According to the buffer allocation workshop notes, on what kind of systems are NICs likely to be relevant to the discussion?

**PASSAGE PROVIDED:**
════════════════════

Here are the raw notes from the workshop.
XDC 2024 - Buffer allocation workshop
=====================================
Attendees:
- Erico Nunes <ernunes(a)redhat.com>
- James Jones <jajones(a)nvidia.com>
- Laurent Pinchart <laurent.pinchart(a)ideasonboard.com>
- Nicolas Dufresne <nicolas(a)collabora.com>
- Yunxiang (Teddy) Li <yunxiang.li(a)amd.com>
Relevant content:
- XDC 2016: https://www.x.org/wiki/Events/XDC2016/Program/Unix_Device_Memory_Allocation…
- XDC 2020: https://lpc.events/event/9/contributions/615/attachments/704/1301/XDC_2020_…
Discussions
-----------
NICs are relevant to the discussion, but likely only on large servers.
The proposal needs to accomodate that.
Nicolas asked about support for the CPU as a device. A lot of pipelines
are hybrid, with CPU processing and dedicated hardware processing. James
said previous proposals were able to support the CPU as a device. The
last proposal was focussed on usages, so could support CPUs.

════════════════════

**DATA RECORDS:**
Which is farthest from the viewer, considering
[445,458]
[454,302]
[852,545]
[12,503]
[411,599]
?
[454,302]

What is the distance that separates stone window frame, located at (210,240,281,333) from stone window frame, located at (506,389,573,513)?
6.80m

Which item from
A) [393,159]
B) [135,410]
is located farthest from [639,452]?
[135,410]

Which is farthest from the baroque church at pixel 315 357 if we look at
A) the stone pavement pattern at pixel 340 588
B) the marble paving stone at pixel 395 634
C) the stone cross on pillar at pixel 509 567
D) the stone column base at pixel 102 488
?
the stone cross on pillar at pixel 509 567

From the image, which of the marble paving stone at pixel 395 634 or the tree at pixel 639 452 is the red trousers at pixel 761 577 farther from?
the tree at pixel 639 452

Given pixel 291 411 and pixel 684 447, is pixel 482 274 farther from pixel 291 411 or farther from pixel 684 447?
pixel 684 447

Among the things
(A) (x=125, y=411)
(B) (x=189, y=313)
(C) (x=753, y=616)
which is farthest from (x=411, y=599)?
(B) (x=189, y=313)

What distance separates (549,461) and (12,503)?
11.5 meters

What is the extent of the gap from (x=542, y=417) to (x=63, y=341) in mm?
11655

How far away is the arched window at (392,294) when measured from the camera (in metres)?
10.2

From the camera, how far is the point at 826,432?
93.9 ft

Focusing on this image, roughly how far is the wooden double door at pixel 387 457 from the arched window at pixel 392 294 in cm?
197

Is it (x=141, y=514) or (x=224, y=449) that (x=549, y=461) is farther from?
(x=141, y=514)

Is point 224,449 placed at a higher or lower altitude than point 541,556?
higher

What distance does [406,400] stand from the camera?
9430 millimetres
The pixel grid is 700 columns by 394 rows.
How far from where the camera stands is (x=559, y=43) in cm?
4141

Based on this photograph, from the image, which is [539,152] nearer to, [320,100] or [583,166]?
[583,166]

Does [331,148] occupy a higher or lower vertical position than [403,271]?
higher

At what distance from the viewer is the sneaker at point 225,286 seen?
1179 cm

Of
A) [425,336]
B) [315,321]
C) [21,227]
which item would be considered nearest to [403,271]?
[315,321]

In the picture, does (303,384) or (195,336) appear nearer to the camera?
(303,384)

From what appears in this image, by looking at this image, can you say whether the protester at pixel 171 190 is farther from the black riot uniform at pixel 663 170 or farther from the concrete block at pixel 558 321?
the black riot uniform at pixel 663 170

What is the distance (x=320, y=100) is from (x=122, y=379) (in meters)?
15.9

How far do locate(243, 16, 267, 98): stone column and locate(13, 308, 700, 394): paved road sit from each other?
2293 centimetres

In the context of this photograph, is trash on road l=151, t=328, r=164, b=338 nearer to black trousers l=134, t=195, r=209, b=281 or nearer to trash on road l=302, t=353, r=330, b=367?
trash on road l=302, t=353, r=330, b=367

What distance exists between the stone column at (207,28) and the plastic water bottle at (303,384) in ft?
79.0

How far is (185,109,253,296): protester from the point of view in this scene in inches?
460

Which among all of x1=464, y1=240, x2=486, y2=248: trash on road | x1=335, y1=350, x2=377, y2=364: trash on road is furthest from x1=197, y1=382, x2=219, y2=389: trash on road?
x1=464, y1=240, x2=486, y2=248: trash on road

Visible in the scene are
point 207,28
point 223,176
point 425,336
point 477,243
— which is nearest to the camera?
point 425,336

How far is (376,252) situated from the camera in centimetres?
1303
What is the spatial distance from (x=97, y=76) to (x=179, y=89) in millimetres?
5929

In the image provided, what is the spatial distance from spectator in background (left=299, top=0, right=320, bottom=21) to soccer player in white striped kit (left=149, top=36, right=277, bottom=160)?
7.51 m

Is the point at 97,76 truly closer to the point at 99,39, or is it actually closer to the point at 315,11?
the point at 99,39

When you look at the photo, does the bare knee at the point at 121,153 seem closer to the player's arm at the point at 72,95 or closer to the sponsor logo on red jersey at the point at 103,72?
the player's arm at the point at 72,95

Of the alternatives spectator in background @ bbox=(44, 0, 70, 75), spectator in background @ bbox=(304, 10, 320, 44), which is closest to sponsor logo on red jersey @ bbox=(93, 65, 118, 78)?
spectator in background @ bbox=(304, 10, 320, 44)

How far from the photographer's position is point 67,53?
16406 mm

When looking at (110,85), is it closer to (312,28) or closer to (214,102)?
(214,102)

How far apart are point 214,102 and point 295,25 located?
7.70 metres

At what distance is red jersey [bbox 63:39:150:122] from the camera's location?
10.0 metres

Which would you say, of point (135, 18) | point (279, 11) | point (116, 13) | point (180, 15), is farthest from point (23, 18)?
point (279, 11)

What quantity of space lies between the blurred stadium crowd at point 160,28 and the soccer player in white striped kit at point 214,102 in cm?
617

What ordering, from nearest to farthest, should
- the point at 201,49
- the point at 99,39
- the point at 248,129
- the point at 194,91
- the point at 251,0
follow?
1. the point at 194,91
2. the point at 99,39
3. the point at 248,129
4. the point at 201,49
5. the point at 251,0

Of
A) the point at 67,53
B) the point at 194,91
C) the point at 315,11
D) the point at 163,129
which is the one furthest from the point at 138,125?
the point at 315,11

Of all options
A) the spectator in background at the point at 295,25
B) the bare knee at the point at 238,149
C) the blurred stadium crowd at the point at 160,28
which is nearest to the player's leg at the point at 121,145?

════════════════════

**PROBLEM SOLUTION:**
NICs are likely relevant only on large servers.